▶ **KUTIPAN SUMBER**
• • • • • • •

Beban Tambahan Pandemik di Era Post-Truth
Baru saja melihat melalui media sosial salah satu video kurang mengenakkan untuk ditonton, karena memperlihatkan beberapa oknum masyarakat di Antang, Makassar, Sulawesi Selatan berdasarkan rilis dari tempo.co yang menolak pemakaman pasien berstatus PDP COVID-19. Ini hanya satu kejadian tidak perlu dari dampak pandemic ini, belum lagi beberapa berita yang mengabarkan bahwa banyak tenaga Kesehatan yang ditolak oleh lingkungan tempat tinggalnya karena dianggap dapat menularkan penyakit ini. Masih banyak lagi yang sama tidak pantasnya dilakukan masyarakat di tengah kondisi seperti ini.
Ada yang lebih berbahaya dibanding virus yang satu ini, salah satunya stigma negatif dan prasangka. Banyak beban tidak perlu yang harus ditanggung oleh hampir semua negara di dunia ini karena terdampak COVID-19. Mulai dari dampak ekonomi dan bisnis, fasilitas Kesehatan yang harus dipaksa untuk bekerja ekstra dengan kejadian tak terprediski ini, dan tentunya kondisi psikologis masyarakat. Tanpa meremehkan bahaya dari virus ini, ada beberapa yang sangat disayangkan karena menjadi beban tambahan kita, terutama masyarakat Indonesia yang panikan.
Masyarakat belum selesai dengan PRnya untuk tidak menaruh stigma ke penyakit lain (fisik maupun mental), seperti stigma kepada ODGJ dan ODHA. Sekarang COVID-19 tidak hanya menyerang organ pernapasan pasien, namun juga menyerang pikiran mereka, selain itu non-pasienpun diserang ‘virus’ stigma dan prasangka.

• • • • • • •

(Data penautan frasa)
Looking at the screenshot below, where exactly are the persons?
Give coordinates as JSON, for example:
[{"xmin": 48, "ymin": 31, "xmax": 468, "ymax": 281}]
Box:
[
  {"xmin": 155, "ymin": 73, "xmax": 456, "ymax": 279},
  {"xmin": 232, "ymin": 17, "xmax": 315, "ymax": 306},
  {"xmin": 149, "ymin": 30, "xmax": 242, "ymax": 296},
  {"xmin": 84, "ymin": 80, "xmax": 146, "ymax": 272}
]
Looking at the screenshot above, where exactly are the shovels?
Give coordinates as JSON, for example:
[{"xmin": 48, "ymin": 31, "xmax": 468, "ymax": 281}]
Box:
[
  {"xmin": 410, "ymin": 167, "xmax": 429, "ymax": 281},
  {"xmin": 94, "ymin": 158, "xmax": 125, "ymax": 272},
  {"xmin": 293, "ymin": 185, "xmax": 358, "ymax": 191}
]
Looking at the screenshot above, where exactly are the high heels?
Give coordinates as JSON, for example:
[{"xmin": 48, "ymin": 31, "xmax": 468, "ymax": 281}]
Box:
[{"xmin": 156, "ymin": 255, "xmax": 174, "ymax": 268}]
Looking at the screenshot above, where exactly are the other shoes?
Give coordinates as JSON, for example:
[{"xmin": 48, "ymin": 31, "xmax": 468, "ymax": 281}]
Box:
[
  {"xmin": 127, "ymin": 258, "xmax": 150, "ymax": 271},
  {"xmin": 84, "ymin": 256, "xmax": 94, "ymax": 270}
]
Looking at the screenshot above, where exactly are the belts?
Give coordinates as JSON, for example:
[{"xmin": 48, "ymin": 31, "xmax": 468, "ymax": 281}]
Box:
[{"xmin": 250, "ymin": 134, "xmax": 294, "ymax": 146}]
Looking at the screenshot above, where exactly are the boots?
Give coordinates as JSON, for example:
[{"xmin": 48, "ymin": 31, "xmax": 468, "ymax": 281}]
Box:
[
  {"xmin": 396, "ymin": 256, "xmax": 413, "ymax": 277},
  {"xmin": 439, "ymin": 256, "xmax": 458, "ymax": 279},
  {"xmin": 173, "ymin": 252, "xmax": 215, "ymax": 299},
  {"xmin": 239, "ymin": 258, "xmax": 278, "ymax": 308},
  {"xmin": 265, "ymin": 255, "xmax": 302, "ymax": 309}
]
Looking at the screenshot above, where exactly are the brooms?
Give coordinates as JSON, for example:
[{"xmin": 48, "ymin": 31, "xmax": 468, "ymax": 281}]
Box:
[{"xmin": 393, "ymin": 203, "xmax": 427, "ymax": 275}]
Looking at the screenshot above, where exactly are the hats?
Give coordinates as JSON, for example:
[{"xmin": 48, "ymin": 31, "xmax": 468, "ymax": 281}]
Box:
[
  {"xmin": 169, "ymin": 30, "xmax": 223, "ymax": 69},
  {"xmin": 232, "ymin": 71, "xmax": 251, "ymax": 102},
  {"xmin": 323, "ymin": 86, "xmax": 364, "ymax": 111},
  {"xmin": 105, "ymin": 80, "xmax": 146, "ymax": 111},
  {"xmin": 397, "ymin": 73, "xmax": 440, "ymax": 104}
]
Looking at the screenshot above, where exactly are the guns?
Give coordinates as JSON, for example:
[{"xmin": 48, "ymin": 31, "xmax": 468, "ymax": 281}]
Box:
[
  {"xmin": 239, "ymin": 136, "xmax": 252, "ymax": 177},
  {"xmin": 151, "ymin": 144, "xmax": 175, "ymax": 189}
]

• • • • • • •

▶ **TUGAS ANDA**
Teruskan tulisan tentang stigma dan prasangka selama pandemi COVID-19 dari titik berhentinya.

▶ **JAWABAN TUGAS**
Media sosial dan akses berita yang tidak tersaring ditambah kurangnya pengetahuan masyarakat akan pandemic ini, memberikan dampak yang tidak seharusnya. COVID-19 di awal tahun, bahkan hingga tulisan ini ditulispun masih sangat seksi menjadi pemberitaan. Sudah tidak bisa terhitung berapa banyak hoaks dan disinformasi yang disebar di media social mengenai COVID-19.
Di era post-truth ini masyarakat mudah mempercayai informasi tetapi sayangnya sulit menerima fakta sebenarnya. Di era ini, sebenarnya kita susah percaya tetapi masih banyak orang yang memilih memilih untuk percaya dulu, untuk benar salahnya kemudian. Banyaknya informasi tidak jelas dan meningkatnya pengguna internet dari berbagai kalangan membuat susah mencari informasi yang benar. Lies spread faster than the truth.
Hoaks Kesehatan berdasarkan rilis tirto.id merupakan paling banyak dan paling menarik bagi pembaca, penyebabnya karena kurangnya pengetahuan kita mengenai informasi kesehatan dan sains. Aneh memang, sudah paling tidak tahu tapi paling cepat menyebar informasi salah atau karena memang merasa sudah paling tahu.
COVID-19 bukanlah pandemik pertama di dunia, banyak pandemic lain yang pernah terjadi bahkan sejak ribuan tahun lalu, tapi penyakit ini paling banyak dibahas dan menyebar melebihi kecepatan virusnya karena kemudahan akses informasi dibanding kondisi saat pandemik-pandemik yang lain menginvasi dunia.
Apa kaitan hoaks dan disinformasi dengan stigma yang terbentuk di masyarakat tentang pasien COVID-19 ini?
Stigma dibentuk oleh pengetahuan kita yang diserap dari banyak sumber, baik yang terpercaya atau sudah dibelokkan sehingga disinformasi maupun yang memang sengaja diproduksi menjadi hoaks. Beban berat pasien dan keluarganya tidak perlu ditambah dengan stigma sosial tak berdasar. Banyak hoaks yang membentuk stigma sosial kepada pasien, bahkan juga ditujukan kepada tenaga medis yang menanganinya. Pemberitaan dan hoaks yang disebar tentang betapa mematikannya virus baru ini membuat masyarakat awam sudah panik duluan.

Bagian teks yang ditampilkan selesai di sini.